──────── SOURCE

Friday, October 16, 2009

Meanwhile, Back Here in the Tundra... didn't snow yesterday! I guess we have to take our small victories where we find them. I've been playing catch-up this week, whipping out my column in The Cowboy Chronicle, finishing up the bullet point outline for THE BEST DEFENSE segments on concealed carry (which I also want to tun into a stand-along 90 minute video package) and working on the basics of a new production company I'm setting up.

I of course spent yesterday afternoon in breathless fear for the kid in the balloon, although I apparently misheard the breathless announcer and thought the balloon held all 8 kids from that wretched reality show "Moron & Bimbo Plus 8!" Had that been the case, I was hoping the balloon would be blown to Somewhereistan where all 8 little wretchettes would be adopted by a peasant farm family and forced to pull a plow for the next decade. Now, that would be a reality show I could get into!

Here's the skinny on the Bushmaster/Remington ACR civilian version, from Adam Heggenstaller at the SI Guns & Hunting blog.
The ACR, or Adaptive Combat Rifle, has been an ongoing collaboration involving Bushmaster, Magpul and Remington for the past two years. A quick rundown of features includes: a two-position (suppressed and non-suppressed), short-stroke, gas-piston system of operation; modular, interchangeable bolt heads, barrels, magazines, buttstocks (one of which is a six-position side-folder) and handguards; an aluminum upper receiver and a polymer lower receiver; a cold hammer-forged, free-floating barrel; and ambidexterous controls. In short, it's innovative and badass.
From a consumer viewpoint, unless you just like current military hardware and wanna be firstest with the bestest, it's hard to rationalize the higher price tags (most above MSRP) that are going to be attached to the next-gen black rifles. No doubt they'll be coming down as the pipeline fills up.

My friend Caleb over Gun Nuts Media has an interesting take on point shooting:
Have you ever seen the sights on a pistol from the 1930s? They barely even exist on a lot of guns. The sights on a military issue 1911 from back then were among the best sights in the game, and they’re not even close to what I’d consider an adequate sighting system. So it actually makes sense that for close range combat shooting you’d adopt a school of thought that taking the time to acquire the itty-bitty-teensy-weensy sights isn’t really worth the effort, because the sights were just awful.
The issue of course is that times have changed, and we have modern, quality sight systems for handguns that allow the shooter to rapidly pick up the sights and place accurate hits on target just as fast as someone using a point shooting method of looking over the gun. Teaching the flash sight picture isn’t even that difficult for most people, especially if you’re using a gun set up with Express sights.
I don't necessarily agree with this viewpoint, although it has its merits. I think "point shooting," that is, non-visual body index shooting (okay, so that's my definition) works perfectly within context, which is close-in reactive shooting. It works because monkeys can point real good! You can try it yourself right now at home! Stop reading, pick something in your environment — say, a wall switch — and point at it. I'll bet that 99.99% of you were able to successfully point at the object. Wow!

────────────────

| TASK DESCRIPTION |
Write the next part of the October 16, 2009 blog post on point shooting, picking up right after its final sentence.

──────── DATA PROVIDED

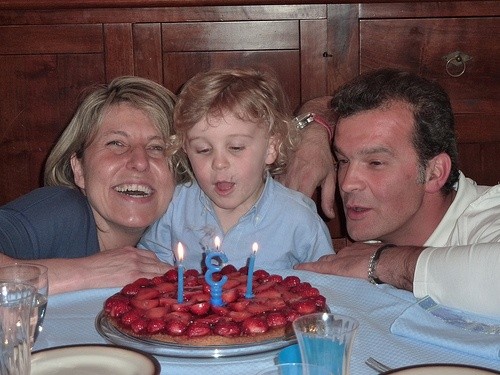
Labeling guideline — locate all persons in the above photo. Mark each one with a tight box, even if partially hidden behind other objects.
[272,68,500,318]
[135,66,337,270]
[0,76,179,297]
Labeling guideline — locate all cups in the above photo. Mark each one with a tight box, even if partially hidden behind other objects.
[292,311,358,375]
[0,262,48,348]
[0,283,32,375]
[256,362,333,375]
[279,338,347,375]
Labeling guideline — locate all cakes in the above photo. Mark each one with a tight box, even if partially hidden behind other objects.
[103,265,327,345]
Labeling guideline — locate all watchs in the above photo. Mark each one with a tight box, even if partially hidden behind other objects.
[294,112,334,145]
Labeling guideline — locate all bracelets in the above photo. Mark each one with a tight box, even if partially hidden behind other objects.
[368,243,396,284]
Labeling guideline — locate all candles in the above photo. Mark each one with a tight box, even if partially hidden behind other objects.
[242,242,258,298]
[204,235,228,306]
[177,241,184,303]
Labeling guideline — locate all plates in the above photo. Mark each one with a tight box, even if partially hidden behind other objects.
[377,363,500,375]
[28,343,162,375]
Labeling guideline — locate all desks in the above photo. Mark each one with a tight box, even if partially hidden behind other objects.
[0,269,500,375]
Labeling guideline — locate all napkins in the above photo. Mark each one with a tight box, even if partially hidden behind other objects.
[391,295,500,360]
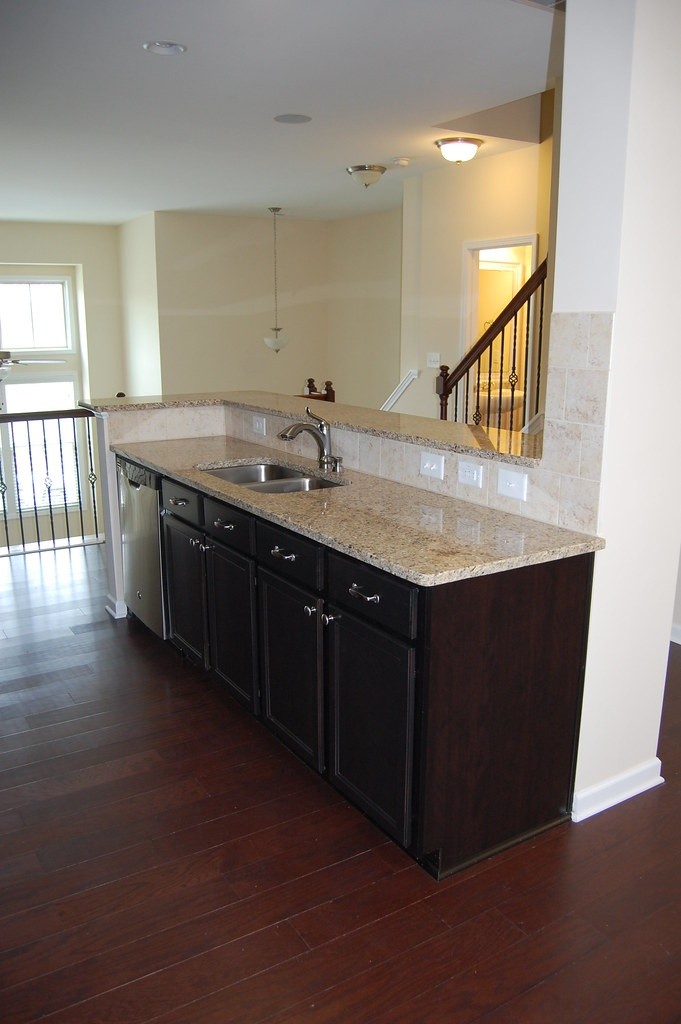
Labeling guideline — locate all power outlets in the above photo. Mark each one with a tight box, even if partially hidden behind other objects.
[253,417,266,435]
[458,462,482,489]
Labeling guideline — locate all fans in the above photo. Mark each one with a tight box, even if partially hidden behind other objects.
[0,348,66,369]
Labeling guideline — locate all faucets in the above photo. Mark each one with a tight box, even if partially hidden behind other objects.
[277,406,344,472]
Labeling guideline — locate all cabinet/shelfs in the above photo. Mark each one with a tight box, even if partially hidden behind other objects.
[252,512,598,876]
[161,479,259,706]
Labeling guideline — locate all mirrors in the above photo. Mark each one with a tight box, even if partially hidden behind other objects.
[478,260,524,390]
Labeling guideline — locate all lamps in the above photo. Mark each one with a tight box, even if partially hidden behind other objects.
[346,164,387,190]
[264,206,290,354]
[434,137,484,167]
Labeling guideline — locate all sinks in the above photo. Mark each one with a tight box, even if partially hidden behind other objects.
[248,477,342,492]
[200,465,303,485]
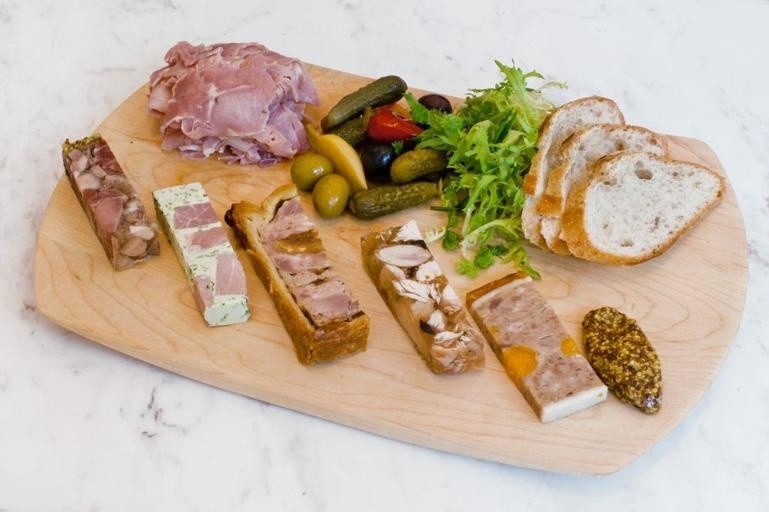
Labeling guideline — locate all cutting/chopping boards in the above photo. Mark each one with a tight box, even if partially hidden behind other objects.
[30,44,754,482]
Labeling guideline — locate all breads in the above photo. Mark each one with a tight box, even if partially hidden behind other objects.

────────────────

| RESULT |
Back when I was cave diving, my primary instructor used to say, "Never train against the operating system." What that means is as primates we're wired a certain way, and while yes indeedy there are people who juggle running chain saws for a living, I'm willing to bet you (and certainly not me!) are not one of them. So when we rigged out cave diving gear, we tried to make sure the rigging accommodated primate reactions like the flinch. When startled or scared, monkeys flinch — they crouch, pull their hands up and in to protect their heads and eyes and get the chemical "flee or fight" injection...and so do you. Here's a "dummy" example of rigging to accommodate primate response — on deep wrecks I carried multiple knives and rescue tools, but I always had a net-ripper knife bungied to the left front harness strap and a rescue knife on the right front harness strap. When I got tangled up in old fishing netting invariably found on a wreck, I was a scared little monkey...but my post-flinch hands rested on the tools necessary to extricate myself.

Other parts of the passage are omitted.